The Cinema 2 is a multifunctional hall with 130 seats. This space has retractable seats, which make it suitable for all kinds of events, such as theatrical performances, interactive debates, workshops or information markets.
Like room 2, Cinema 3 offers 130 fixed seats. It is also known as “The Black Box” because everything in this room is black. This means that it can be completely obscured, which guarantees the best cinematic experience or full focus during a presentation.
The Cinema 4 has 67 fixed seats and has been completely furnished in Art Deco style, commemorating the historic Cinema Parisien, one of the first cinemas in Amsterdam. It is equipped with a sophisticated type of LED lighting, and the decorated wall panels can be illuminated in various ways.
This room is frequently used for meetings, private dinners and weddings. It is located on the ground floor of the building and offers panoramic views of the port.
The building also has other units, such as the room on the top floor that offers a spectacular view of the interior of the building and the port, a study to organize educational workshops, in the basement, related to the cinema or the Waterfront, private space in the low level.
The building stands on a reinforced concrete base and a steel structure that rests on top.
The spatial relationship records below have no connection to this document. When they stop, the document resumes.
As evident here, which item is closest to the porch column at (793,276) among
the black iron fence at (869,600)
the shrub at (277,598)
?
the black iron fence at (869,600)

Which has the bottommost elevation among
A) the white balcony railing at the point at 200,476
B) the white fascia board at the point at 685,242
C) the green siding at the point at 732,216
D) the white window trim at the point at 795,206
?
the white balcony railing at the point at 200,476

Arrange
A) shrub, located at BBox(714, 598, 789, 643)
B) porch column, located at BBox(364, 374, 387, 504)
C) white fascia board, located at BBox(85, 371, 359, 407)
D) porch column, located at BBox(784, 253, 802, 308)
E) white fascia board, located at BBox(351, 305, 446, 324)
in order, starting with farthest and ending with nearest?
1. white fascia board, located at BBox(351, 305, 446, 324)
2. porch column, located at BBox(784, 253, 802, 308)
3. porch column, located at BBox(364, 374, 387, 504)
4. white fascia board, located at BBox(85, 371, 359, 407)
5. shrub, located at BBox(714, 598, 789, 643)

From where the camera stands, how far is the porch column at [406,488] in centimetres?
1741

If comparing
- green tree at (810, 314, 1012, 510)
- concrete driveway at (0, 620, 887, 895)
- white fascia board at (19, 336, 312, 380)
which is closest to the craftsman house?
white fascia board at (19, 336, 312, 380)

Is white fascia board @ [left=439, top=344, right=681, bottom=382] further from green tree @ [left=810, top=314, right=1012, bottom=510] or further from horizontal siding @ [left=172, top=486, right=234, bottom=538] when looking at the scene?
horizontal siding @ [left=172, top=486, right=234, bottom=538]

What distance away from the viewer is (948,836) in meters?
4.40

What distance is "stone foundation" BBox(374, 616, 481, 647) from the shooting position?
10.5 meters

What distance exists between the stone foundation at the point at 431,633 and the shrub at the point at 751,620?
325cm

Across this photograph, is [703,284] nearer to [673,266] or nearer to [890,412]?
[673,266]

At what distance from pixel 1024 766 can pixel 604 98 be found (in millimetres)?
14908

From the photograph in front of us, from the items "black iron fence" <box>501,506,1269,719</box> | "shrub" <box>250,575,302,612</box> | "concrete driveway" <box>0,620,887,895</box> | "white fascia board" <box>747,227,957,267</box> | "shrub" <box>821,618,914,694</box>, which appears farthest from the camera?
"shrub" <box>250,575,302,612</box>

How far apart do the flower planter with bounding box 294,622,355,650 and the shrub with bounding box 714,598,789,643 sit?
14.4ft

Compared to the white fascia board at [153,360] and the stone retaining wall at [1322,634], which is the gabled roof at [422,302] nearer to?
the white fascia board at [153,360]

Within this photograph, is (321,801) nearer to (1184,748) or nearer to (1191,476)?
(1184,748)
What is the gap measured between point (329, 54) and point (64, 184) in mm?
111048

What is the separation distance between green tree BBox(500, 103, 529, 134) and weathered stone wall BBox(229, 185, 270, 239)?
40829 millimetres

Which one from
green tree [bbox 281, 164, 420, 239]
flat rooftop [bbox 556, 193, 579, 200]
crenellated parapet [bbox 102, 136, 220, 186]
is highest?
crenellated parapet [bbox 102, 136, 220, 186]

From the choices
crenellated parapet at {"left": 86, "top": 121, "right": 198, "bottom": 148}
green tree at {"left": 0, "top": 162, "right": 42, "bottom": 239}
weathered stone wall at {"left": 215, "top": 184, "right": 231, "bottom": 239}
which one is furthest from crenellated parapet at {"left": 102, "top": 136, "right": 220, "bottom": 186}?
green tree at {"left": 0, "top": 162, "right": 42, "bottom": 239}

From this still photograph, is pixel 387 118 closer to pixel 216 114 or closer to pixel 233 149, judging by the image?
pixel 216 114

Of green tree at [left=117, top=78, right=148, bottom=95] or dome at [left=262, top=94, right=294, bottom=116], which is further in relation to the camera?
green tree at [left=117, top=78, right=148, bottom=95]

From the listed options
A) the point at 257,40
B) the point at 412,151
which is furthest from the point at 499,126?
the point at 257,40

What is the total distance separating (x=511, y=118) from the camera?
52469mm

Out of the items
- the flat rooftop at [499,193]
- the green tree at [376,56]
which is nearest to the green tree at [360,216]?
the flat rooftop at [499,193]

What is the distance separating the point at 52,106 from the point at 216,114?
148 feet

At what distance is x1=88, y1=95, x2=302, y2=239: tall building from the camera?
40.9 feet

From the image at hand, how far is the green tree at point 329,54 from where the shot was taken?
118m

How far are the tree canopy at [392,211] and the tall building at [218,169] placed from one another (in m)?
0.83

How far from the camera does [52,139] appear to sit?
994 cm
A concrete core encloses the base and the central distribution channel, while the suspended three-dimensional steel frame defines the distinctive external shape.
To shape this self-supporting structural framework, two provisional supports absorbed the loads during the construction phase, before the weight was distributed on the overhangs on both sides of the building. In the center of the building five supports allow the roof to open, three of these supports are visibly integrated into the spatial geometry of the sand.
The shape of the building was defined at the beginning of the project and was spectacular with its large overhangs. The views from the central public area should be as clean as possible, without structural elements that obstruct it. In the end, only five inclined columns were placed.
The rest of the structure has been “hidden” inside the closed panels of the facade. This was not an easy solution, since these panels make contact with the ground only in a few places. A hybrid structure was used that allows the building to meet the objective of a light building erected without supports. According to its function, the building meets strict acoustic requirements.
The use of 110 kg / m2 steel on the floor surface is relatively low for a construction of this complexity and volume. Most of the steel is consumed by lattice beams. The largest reinforcement beams are more than 70 meters long and 10 meters high.
The outer frame of the building has a homogeneous appearance. Its facade is covered with geometric plates made to measure that form a linear pattern, whose joints tolerate the static of the general structure. The outermost layer of the facade consists of aluminum sandwich panels that rest on a base made of prefabricated wooden boxes, insulated and sealed, mounted with aluminum profiles.
Unlike visibly riveted roof panels, the panels on the visible surfaces of the side facade join seamlessly at the edges being held by invisible screws.
The material selected for the interior of the building corresponds to the respective functions of the various spaces. Oak floors, white walls and ceilings with integrated furniture and Corian details such as the reception desk or bar. In the exhibition area the floors are made of polished concrete, carbon gray.
The small spaces, as well as the semi-public areas are decorated with neutral colors and resin coated floors.
The decorations of the four projection rooms differ from each other since each of them can be adapted to different uses. For example, Room 3 or “Black Box” was prepared for classic cinema or theater projections, so it is equipped with non-reflective, dark materials.